Python’s dictionary is possibly the most useful construct in the language. And I argue that for some purposes, mapping it to a file (in real-time) can be even more useful.
Why?
The dictionary resides in memory, and so has three main “faults”:
- It only lasts as long as your program does.
- It occupies memory that might be useful for other, more commonly accessed, data.
- It is limited to how much memory your machine has.
The first can be solved by pickling and unpickling the dictionary, but will not survive an unexpected shutdown (even putting the pickling in a try-finally block won’t protect it against all errors).
FileDict
FileDict is a dictionary interface I wrote, that saves and loads its data from a file using keys. Current version uses Sqlite3 to provide consistency, and as a by-product, acidity.
The result is a dictionary which at all-times exists as a file, has virtually no size limit, and can be accessed by several processes concurrently.
It is meant as a quick-and-simple general-purpose solution. It is rarely the best solution, but it is usually good enough.
Performance obviously cannot compare to the builtin dictionary, but it is reasonable and of low complexity (refer to sqlite for more details on that).
Uses
FileDict can be used for many purposes, including:
- Saving important data in a convinient manner
- Managing large amounts of data in dictionary form, without the mess of implementing paging or other complex solutions
- Communication between processes (sqlite supports multiple connections and implements ACID)
Examples
$ python
>>> import filedict
>>> d=filedict.FileDict(filename="example.dict")
>>> d['bla'] = 10
>>> d[(2,1)] = ['hello', (1,2) ]
-- exit --
$ python
>>> import filedict
>>> d=filedict.FileDict(filename="example.dict")
>>> print d['bla']
10
>>> print d.items()
[['bla', 10], [(2, 1), ['hello', (1, 2)]]]
>>> print dict(d)
{'bla': 10, (2, 1): ['hello', (1, 2)]}
>>> d=filedict.FileDict(filename="try.dict") >>> with d.batch: # using .batch suspend commits, making a batch of changes quicker >>> for i in range(100000): >>> d[i] = i**2 (takes about 8 seconds on my comp) >>> print len(d) 100000 >>> del d[103] >>> print len(d) 99999
Limitations
- All data (keys and values) must be pickle-able
- Keys must be hashable (perhaps this should be removed by hashing the pickled key)
Source Code
Is availible in here
Future
Additions in the future may include:
- An LRU-cache for fetching entries
- A storage strategy different than Sqlite
Other suggestions?
May 24, 2009 at 18:15 |
[...] my blog post for [...]
May 24, 2009 at 19:40 |
Why not use shelve, from the stdlib?
May 24, 2009 at 20:31 |
I’ll be honest – I forgot about shelve, and did not take it into account.
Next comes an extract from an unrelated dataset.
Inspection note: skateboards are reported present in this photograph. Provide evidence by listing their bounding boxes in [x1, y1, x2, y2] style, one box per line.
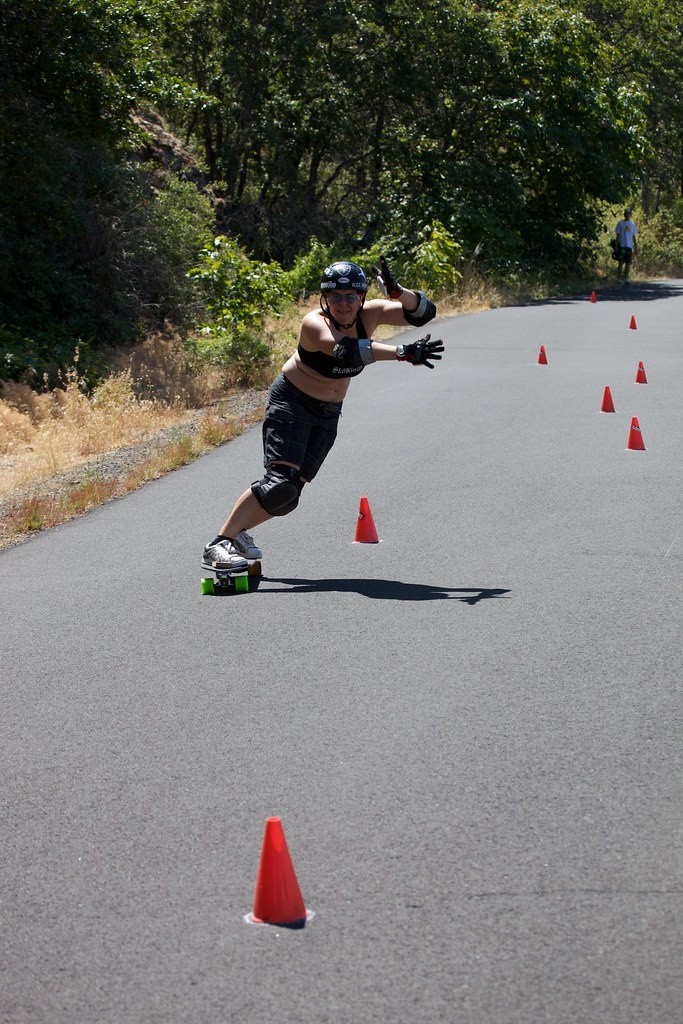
[201, 558, 257, 595]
However, I can still try and answer your question:
1. Shelve does not implement ACID
2. Sqlite seems to use more compact storage
3. There are good tools to examine Sqlite DBs
4. My implementation doesn’t limit the type of your keys (tho this can be mostly fixed with a wrapper)
5. My implementation allows using the file for inter-process communication
Thanks for pointing it out, there are certainly situations where shelve would be a better choice.
May 24, 2009 at 21:05 |
Hashing the pickled key won’t work because pickle is not consistent. See http://bugs.python.org/issue5518
May 24, 2009 at 21:46 |
Very interesting! I may have to adjust my code to avoid possible bugs. Thanks R.
May 24, 2009 at 21:55 |
Re: “Python’s dictionary is possibly the most useful construct in the language.”
Well, it has been said that just as lisp is based on lists, Python is based on dicts
May 24, 2009 at 22:26 |
I played around with writing a few UserDicts with similar intent a while ago and ended up building them into a module.
http://github.com/synack/ncore/blob/dd41752b16b544aa240e8d4f2409d80d674ae643/ncore/data.py
May 25, 2009 at 4:56 |
This is very interesting, definitely going to be considering this for a few projects.
May 25, 2009 at 11:46 |
For these kind of dictionary-emulating classes, I often use the UserDict.DictMixin class. I find that you can get full dictionary emulation with little effort. An alternative implementation using DictMixin can be found here http://python.pastebin.com/f2d208b4
I’ve shamelessly stolen the key concept of hash(key)/pickle(key) and indexing on the hash. However I have not optimized the pickling (using binary pickle).
May 31, 2009 at 19:15 |
[...] – bug-fixes and updates In my previous post I introduced FileDict. I did my best to get it right the first time, but as we all know, this is [...]
October 16, 2009 at 23:47 |
Check out copycat.
Transparent, pure OO persistence tool.
I’ts a very different concept but has a lot more options than just work with dicts.